> [Records provided]:
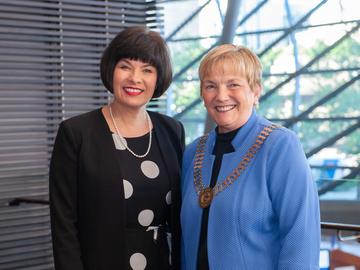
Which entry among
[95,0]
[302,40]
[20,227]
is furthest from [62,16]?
[302,40]

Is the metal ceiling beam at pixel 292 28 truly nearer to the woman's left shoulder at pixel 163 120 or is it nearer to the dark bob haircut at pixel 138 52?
the woman's left shoulder at pixel 163 120

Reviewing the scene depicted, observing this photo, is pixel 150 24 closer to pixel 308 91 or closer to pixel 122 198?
pixel 122 198

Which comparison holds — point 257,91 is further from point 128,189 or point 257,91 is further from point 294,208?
point 128,189

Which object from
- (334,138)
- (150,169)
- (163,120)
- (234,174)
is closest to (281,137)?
(234,174)

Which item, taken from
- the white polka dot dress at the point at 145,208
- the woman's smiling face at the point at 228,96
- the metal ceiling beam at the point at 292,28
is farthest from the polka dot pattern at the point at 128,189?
the metal ceiling beam at the point at 292,28

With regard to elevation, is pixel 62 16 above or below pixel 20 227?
above

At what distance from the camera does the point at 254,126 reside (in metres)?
2.15

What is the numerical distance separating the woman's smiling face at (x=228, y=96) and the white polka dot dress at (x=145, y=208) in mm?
392

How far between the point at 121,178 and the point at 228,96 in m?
0.53

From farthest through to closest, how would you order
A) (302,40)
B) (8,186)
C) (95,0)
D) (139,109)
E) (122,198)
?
1. (302,40)
2. (95,0)
3. (8,186)
4. (139,109)
5. (122,198)

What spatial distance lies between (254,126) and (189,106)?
27.9ft

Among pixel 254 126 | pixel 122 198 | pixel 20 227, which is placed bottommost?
pixel 20 227

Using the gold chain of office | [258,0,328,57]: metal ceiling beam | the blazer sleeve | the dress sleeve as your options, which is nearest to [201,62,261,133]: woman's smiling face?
the gold chain of office

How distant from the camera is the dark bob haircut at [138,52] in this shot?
2.35 metres
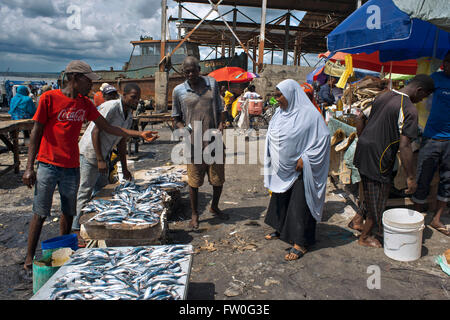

> [Task goal]:
Reproduce the records above word for word, from the first line through the last, and leave out the pictures.

> [Response below]:
Which entry among
[95,0]
[302,40]
[20,227]
is furthest from [62,16]?
[302,40]

Is the metal ceiling beam at pixel 292 28 truly nearer to the woman's left shoulder at pixel 163 120 or is it nearer to the dark bob haircut at pixel 138 52?
the woman's left shoulder at pixel 163 120

Reviewing the scene depicted, observing this photo, is pixel 150 24 closer to pixel 308 91 or closer to pixel 122 198?
pixel 122 198

Which comparison holds — point 257,91 is further from point 128,189 or point 257,91 is further from point 294,208?
point 128,189

Which object from
- (334,138)
- (150,169)
- (163,120)
- (234,174)
is closest to (281,137)?
(234,174)

Which item, taken from
- the white polka dot dress at the point at 145,208
- the woman's smiling face at the point at 228,96
- the metal ceiling beam at the point at 292,28
is farthest from the polka dot pattern at the point at 128,189?
the metal ceiling beam at the point at 292,28

With regard to elevation, is pixel 62 16 above or below pixel 20 227?
above

At what distance from the camera does the point at 254,126 reside (in metres)?
2.15

What is the numerical distance separating the woman's smiling face at (x=228, y=96) and the white polka dot dress at (x=145, y=208) in mm?
392

How far between the point at 121,178 and the point at 228,96 in m?
0.53

From farthest through to closest, how would you order
A) (302,40)
B) (8,186)
C) (95,0)
D) (139,109)
E) (122,198)
?
1. (302,40)
2. (95,0)
3. (8,186)
4. (139,109)
5. (122,198)

What spatial distance lies between (254,126) and (189,106)?
27.9ft

Among pixel 254 126 | pixel 122 198 | pixel 20 227, which is placed bottommost?
pixel 20 227

Using the gold chain of office | [258,0,328,57]: metal ceiling beam | the blazer sleeve | the dress sleeve as your options, which is nearest to [201,62,261,133]: woman's smiling face?
the gold chain of office

How distant from the camera is the dark bob haircut at [138,52] in this shot?
2.35 metres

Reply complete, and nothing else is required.